Kegiatan yang mengusung misi peningkatan kesadaran kesehatan sejak dini ini menyasar lima Posyandu Remaja di wilayah tersebut, yakni Lorok, Tambakboyo, Pojok, Kateguhan, dan Kedungjambal. Fokus utama edukasi diarahkan pada pengenalan risiko kelainan Forward Head Posture (FHP) serta skoliosis yang rentan menyerang usia muda.

Ketua kelompok mahasiswa UMS, Reza Ghani Abdul Azis, menjelaskan bahwa inisiatif ini lahir dari keprihatinan atas meningkatnya durasi penggunaan gawai (gadget) serta posisi duduk yang tidak ergonomis saat belajar dalam waktu lama.

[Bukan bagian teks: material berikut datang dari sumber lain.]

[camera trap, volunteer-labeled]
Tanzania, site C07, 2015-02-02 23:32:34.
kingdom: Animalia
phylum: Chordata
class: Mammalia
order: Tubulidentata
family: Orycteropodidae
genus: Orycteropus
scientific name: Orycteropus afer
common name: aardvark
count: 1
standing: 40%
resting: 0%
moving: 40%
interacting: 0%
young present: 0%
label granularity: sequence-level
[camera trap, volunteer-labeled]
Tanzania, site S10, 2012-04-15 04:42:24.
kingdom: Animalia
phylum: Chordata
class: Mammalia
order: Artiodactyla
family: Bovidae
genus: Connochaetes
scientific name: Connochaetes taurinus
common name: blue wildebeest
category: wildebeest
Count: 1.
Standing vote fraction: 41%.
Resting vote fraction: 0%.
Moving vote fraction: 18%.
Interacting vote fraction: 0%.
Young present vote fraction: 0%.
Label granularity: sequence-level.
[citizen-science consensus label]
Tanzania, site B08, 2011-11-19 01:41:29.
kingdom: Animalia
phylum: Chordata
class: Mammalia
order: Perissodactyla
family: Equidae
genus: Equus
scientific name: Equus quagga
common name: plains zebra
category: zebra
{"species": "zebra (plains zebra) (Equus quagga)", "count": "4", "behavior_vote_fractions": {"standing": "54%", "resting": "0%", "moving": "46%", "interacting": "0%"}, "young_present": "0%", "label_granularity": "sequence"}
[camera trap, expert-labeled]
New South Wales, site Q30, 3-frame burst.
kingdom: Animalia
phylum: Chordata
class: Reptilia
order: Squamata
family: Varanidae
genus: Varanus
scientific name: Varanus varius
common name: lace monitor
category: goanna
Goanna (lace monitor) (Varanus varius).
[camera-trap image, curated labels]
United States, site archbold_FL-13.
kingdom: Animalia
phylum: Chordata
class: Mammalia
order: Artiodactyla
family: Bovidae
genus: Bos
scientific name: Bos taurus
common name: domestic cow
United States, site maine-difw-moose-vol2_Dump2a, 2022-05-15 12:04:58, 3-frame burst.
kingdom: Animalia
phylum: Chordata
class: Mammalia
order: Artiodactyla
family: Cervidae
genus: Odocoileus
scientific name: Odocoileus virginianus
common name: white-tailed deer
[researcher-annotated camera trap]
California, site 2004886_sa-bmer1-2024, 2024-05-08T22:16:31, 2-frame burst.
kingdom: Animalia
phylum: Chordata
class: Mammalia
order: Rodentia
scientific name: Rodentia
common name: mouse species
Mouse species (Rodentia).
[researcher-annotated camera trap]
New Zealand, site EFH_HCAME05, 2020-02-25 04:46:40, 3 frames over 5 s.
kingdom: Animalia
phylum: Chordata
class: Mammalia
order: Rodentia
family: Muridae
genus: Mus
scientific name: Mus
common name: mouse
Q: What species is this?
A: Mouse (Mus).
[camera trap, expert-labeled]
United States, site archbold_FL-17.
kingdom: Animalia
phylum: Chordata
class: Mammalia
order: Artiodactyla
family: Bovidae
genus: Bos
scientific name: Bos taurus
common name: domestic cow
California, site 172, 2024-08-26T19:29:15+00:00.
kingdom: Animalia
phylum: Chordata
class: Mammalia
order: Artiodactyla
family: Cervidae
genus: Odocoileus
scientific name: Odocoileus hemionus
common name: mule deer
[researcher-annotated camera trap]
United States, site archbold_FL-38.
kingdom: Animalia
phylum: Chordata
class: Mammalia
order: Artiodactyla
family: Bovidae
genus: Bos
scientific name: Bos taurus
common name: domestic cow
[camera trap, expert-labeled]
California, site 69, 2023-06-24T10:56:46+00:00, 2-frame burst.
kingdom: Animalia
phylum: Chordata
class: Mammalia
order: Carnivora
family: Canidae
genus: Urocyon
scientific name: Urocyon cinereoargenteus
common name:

Kebiasaan-kebiasaan tersebut dinilai berisiko tinggi merusak struktur posisi tulang belakang jika dibiarkan tanpa adanya pemahaman postur yang benar.

Dalam proses pemeriksaan fisik, para mahasiswa menggunakan teknologi kesehatan untuk mendapatkan hasil deteksi yang presisi. Mereka memanfaatkan instrumen digital scoliometer guna mengukur potensi rotasi tulang belakang (skoliosis) serta aplikasi web angle visio untuk memetakan tingkat kemiringan posisi kepala dan leher peserta secara langsung.

Bidan Desa Kedungjambal, Tri Rahayu, mengapresiasi kolaborasi edukatif ini karena materi yang disampaikan dinilai sangat mudah dipahami oleh para remaja. Senada dengan hal tersebut, warga setempat berharap program pemantauan kesehatan gerak tubuh ini dapat terus dilaksanakan secara berkelanjutan demi menjaga kualitas hidup generasi muda di Sukoharjo.